Par Jean-Marie Schmitt · Le Journal des Arts

Le 23 août 2007

La Cour de justice des Communautés européennes (CJCE) a été saisie d’une demande de décision préjudicielle par arrêt de la cour d’appel de Paris, rendu le 23 mars 2005 dans l’affaire « H.P. » contre le Conseil des ventes volontaires de meubles aux enchères publiques, requête parvenue au greffe de la Cour le 4 avril 2005.
La cour d’appel de Paris, 1re chambre, section A, demande à la Cour de justice de statuer sur les questions suivantes :
1./ La directive 92/51/CEE du Conseil du 18 juin 1992 relative à un deuxième système général de reconnaissance des formations professionnelles, qui complète la directive 89/48/CEE, s’applique-t-elle à l’activité de directeur de ventes volontaires de meubles aux enchères publiques telle que régie par les articles L. 321-1 à L. 321-3, L. 321-8 et L. 321-9 du code de commerce ?
2./ Dans l’affirmative, l’État membre d’accueil peut-il se prévaloir de la dérogation prévue à l’article 4.1. de la directive ? (JOCE C 132/17 du 28 mai 2005-2005/C 132/32)
Et leur traduction par l’avocat général :
La présente affaire concerne l’accès à la profession de directeur de ventes volontaires de meubles aux enchères publiques en France et, corrélativement, la reconnaissance d’un diplôme de « Bachelor of Arts in Fine Arts Valuation » obtenu au Royaume-Uni.
Se pose dès lors la question de l’applicabilité de la directive 92/51/CEE du Conseil du 18 juin 1992 relative à un deuxième système général de reconnaissance des formations professionnelles, qui complète la directive 89/48/CEE (ci-après la « directive 92/51 ») ou celle de la directive 89/48/CEE du Conseil du 21 décembre 1988 relative à un système général de reconnaissance des diplômes d’enseignement supérieur qui sanctionnent des formations professionnelles d’une durée minimale de trois ans (ci-après la « directive 89/48 »), et en particulier la question de l’interprétation de la notion de « profession impliquant la fourniture de conseils juridiques » au sens des directives précitées.

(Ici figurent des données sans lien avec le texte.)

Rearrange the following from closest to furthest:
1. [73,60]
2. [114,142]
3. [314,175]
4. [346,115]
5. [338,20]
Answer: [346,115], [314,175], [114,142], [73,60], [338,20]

Conclusions de l’avocat général
Nous proposons à la Cour de répondre comme suit aux questions préjudicielles qui lui ont été déférées :
1./La directive 92/51/CEE du Conseil du 18 juin 1992 relative à un deuxième système général de reconnaissance des formations professionnelles, qui complète la directive 89/48/CEE, doit être interprétée en ce sens qu’elle s’applique à l’activité de directeur de ventes volontaires de meubles aux enchères publiques telle que régie par le droit français :
– lorsque cette profession n’est pas réglementée au Royaume-Uni et que le demandeur remplit les conditions fixées à l’article 3, paragraphe 1, sous b), de cette directive ;
– lorsqu’un diplôme au sens de cette directive est prescrit au Royaume-Uni pour accéder à cette profession.
Il appartient au juge national de vérifier si ces conditions sont réunies dans le litige dont il est saisi au principal.
2./La profession de directeur de ventes volontaires de meubles aux enchères publiques, conformément aux dispositions juridiques nationales applicables au principal, doit être qualifiée de profession impliquant la fourniture de conseils juridiques selon la directive 92/51 (1).
Qu’est-ce que le renvoi préjudiciel ?
Le système du renvoi préjudiciel est un mécanisme fondamental du droit de l’Union européenne qui a pour objet de fournir aux juridictions nationales le moyen d’assurer une interprétation et une application uniformes de ce droit dans tous les États membres.
Dans le cadre de la procédure préjudicielle, le rôle de la Cour de justice est de fournir une interprétation du droit communautaire ou de statuer sur sa validité, et non d’appliquer ce droit à la situation de fait sous-tendant la procédure au principal, rôle qui revient à la juridiction nationale. Il n’appartient à la Cour ni de se prononcer sur des questions de fait soulevées dans le cadre du litige au principal, ni de trancher les divergences d’opinion sur l’interprétation ou l’application des règles de droit national (2).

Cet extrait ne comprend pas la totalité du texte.